According to host Ronniccia Eisenmann the starting point for advertisers in the dawning digital TV-age is clear cut. The days of the familiar 30-second-spot during the commercial break are over. The viewers readiness to flip channels using their remote control combined with the TiVo makes for the advertising professional's nightmare, explains Walter Berner, head of the technology department at the agency for communication of German state of Baden-Württemberg. The TiVo is a new digital video recorder which handily eliminates annoying ads from movies or TV-shows and stores it, ready to watch and commercial-free, on a hard drive. The antidote to this assault on the industry is product placement. Products are visibly placed in the hands of actors or in the background of scenes and so become part of the action. The big advantage for companies: the image of the programme eventually rubs off on the brand.
"To make a product really successful, people have to love it," says the President of the professional soccer club VfB-Stuttgart, Erwin Staudt. "For that you need emotions." Therefore soccer clubs such as the VfB offer a unique option for presenting products in the public spotlight. "The VfB Stuttgart produces emotions," Staudt sums up the fascination of soccer. Indeed, soccer has a high potential for getting a marketing message across, confirms Arne Bergmann, head of the advertising marketing department at the Pay-TV-channel "Premiere". The channel is at the forefront of digitalisation and knows its viewers very well. "We know your name, your birthday and your account information," Bergmann jokingly describes the opportunities for targeting specific audiences. In this new TV-world, special interest channels and video-on-demand services offer something for every taste. Advertisers also get to know every secret, enabling them to fine-tuning their message for every single viewer.
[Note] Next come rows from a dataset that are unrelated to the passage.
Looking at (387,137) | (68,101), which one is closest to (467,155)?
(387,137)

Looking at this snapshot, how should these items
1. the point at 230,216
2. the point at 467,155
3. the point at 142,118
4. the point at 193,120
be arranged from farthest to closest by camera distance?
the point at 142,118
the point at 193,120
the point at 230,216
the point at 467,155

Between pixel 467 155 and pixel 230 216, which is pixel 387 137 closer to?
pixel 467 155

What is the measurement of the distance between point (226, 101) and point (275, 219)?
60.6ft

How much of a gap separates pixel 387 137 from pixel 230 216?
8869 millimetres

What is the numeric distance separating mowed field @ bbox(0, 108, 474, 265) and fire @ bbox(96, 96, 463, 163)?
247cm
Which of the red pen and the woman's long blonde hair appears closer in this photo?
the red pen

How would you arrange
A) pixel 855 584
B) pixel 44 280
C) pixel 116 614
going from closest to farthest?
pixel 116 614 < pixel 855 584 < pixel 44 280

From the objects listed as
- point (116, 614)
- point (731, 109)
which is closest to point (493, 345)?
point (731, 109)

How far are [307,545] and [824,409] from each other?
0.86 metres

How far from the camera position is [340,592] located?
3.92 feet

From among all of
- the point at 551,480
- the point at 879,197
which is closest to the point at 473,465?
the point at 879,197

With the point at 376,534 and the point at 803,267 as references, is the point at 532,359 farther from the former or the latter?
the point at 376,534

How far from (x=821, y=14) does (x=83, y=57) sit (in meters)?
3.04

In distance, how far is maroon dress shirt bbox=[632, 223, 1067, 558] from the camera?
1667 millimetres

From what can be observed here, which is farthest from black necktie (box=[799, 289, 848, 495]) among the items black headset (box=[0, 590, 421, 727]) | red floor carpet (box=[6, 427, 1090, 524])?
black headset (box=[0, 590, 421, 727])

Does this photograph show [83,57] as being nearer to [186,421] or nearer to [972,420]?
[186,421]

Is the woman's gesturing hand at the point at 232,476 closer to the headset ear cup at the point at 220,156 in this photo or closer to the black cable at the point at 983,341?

Digital technology hasn't even reached its full potential yet. Stacey L. Jones, vice president of Creative Entertainment Services, a product placement agency in Hollywood reported from some product placement new trends in the US. Next to the still important broadcasting market, video games offer splendid conditions to introduce brands. Nowhere else are consumers so young, attentive, and spent incredible amounts of time in front of the screen. According to Ms. Jones, traditional advertising in the US is already in retreat, opening up tremendous growth opportunities for new forms of marketing such as product placement. New virtual technology, for example, makes it possible to exchange products in digital media. With this "virtual product placement" James Bond would be able to drive a BMW, Mercedes, Ford, or a Mazda in the same movie, depending on world region and the targeted audience. In addition to many legal problems with this approach there is also the question of credibility: What car is James Bond actually driving in? Does this kind of obvious product placement convince anybody anyway? Prof. Ing. Wolfgang Pappler, the owner of Product Placement International, an agency in Vienna, has a clear answer: "Obtrusive product placement is useless and contra-productive." On the other hand, well-done and fitting product placement shows significant results and leads in the long-term almost certainly to success, insists Mr. Pappler. He is supported by Wolfgang Schürmann, Business Development Manager Marketing at the satellite company Astra, who sees numerous new marketing possibilities in the rapid digitalisation of TV. Satellite companies already offer a wide range of services (special interest channel, electronic TV guides, web-TV etc.), which not only threaten traditional advertising but also provide previously unknown opportunities to target viewers ever closer.
Another big dream of advertisers that digital technology might realize is the dream of TV as a truly interactive medium. "Digital technology brings enormous progress in this area," observes Annett Reimer, executive director of Ancari Teleshopping. With interactive TV, the viewer should be able to pick programmes as he or she pleases, get background information and, preferably, be able to order the product just seen on TV with the remote control. Although real interactivity is still rare, the future of interactive product placement is bright. In a more general way, Dr. Iris Ramme, professor for marketing and media research at Nürtingen University affirms this view: "Companies increasingly acknowledge the importance of product placement." This is one result of the newest Product Placement Monitor, a study that was presented by Dr. Ramme and Andreas Waldner during the congress.
Is Digital TV, a brave, new world for advertisers and customers? The possibilities for product placement seem boundless. Only the constant worry of uncontrolled and "invisible" commercialisation of TV casts shadows at the bright future. But there is some hope. "In the end the customers make the decision," says Andreas Waldner, lecturer at Nürtingen University. "Too much product placement annoys the viewers, harms the companies' images and, in turn, leads to a reduction of advertising. In the end, the system regulates itself."